Trecho fornecido ->
Autocuidado A narrativa de Leandro representa a de muitos jovens negros que têm visto nos cabelos mais uma possibilidade de enfrentar o racismo, a partir da estética e do autocuidado.

“Autoestima e a saúde mental são comprovadamente atreladas e os padrões de beleza têm sido muito mais fluidos. As pessoas têm se permitido mudar da forma que querem”, afirma a designer Thaís Muniz, 30, responsável pelo projeto Turbante-se .    Thaís Muniz levou a forçab beleza e ancestralidade dos turbantes para a Europa (Foto: Divulgação) Para a maquiadora Hávata Serena, 27 anos, a experiência de crescer sem conhecer o próprio cabelo é muito forte. Ela deixou de fazer alisamento químico em 2009, depois de uma promessa: se passasse na universidade, faria dreads. ”Tinha vontade de fazer antes, mas não tinha coragem. Quando cumpri a promessa, foi a primeira vez que me senti bonita com o meu cabelo, porque até então eu não tinha tido outra opção“, conta.

Instruções da tarefa ->
Devolva, sem qualquer alteração, a parte do trecho sobre cabelo e autocuidado que começa nas palavras "Autocuidado A narrativa" e termina depois de "e do autocuidado.". Este material provém de uma fonte diferente da do trecho.

Material fornecido ->
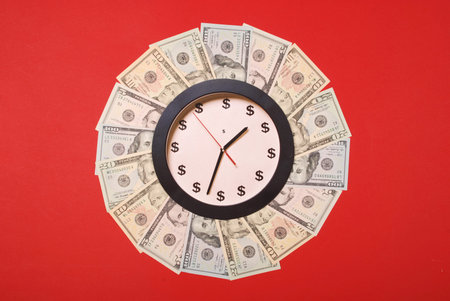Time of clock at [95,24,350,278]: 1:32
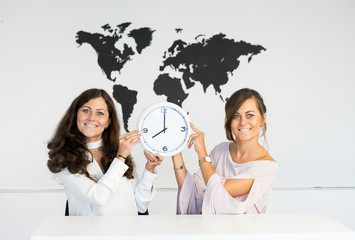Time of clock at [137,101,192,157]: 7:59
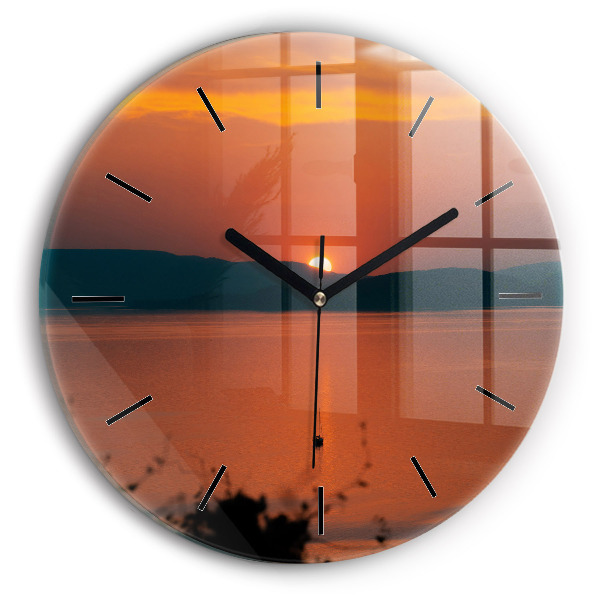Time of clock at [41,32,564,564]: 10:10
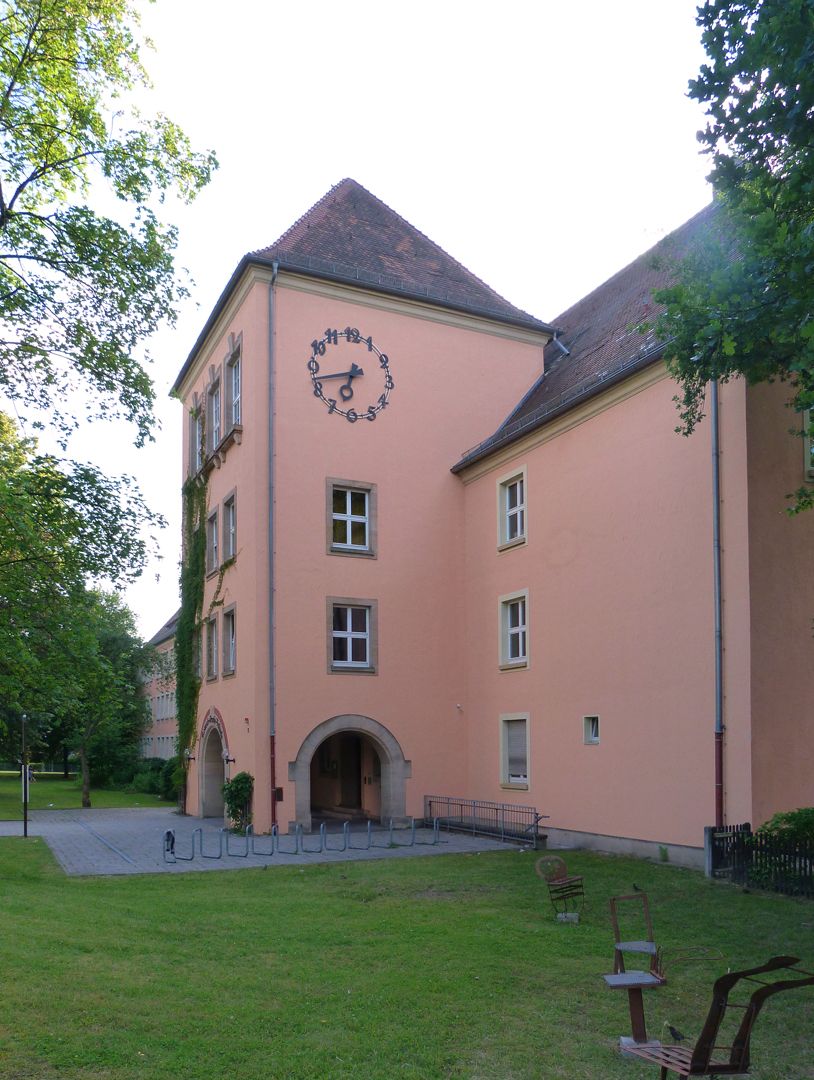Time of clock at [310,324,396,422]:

Solução ->
Autocuidado A narrativa de Leandro representa a de muitos jovens negros que têm visto nos cabelos mais uma possibilidade de enfrentar o racismo, a partir da estética e do autocuidado.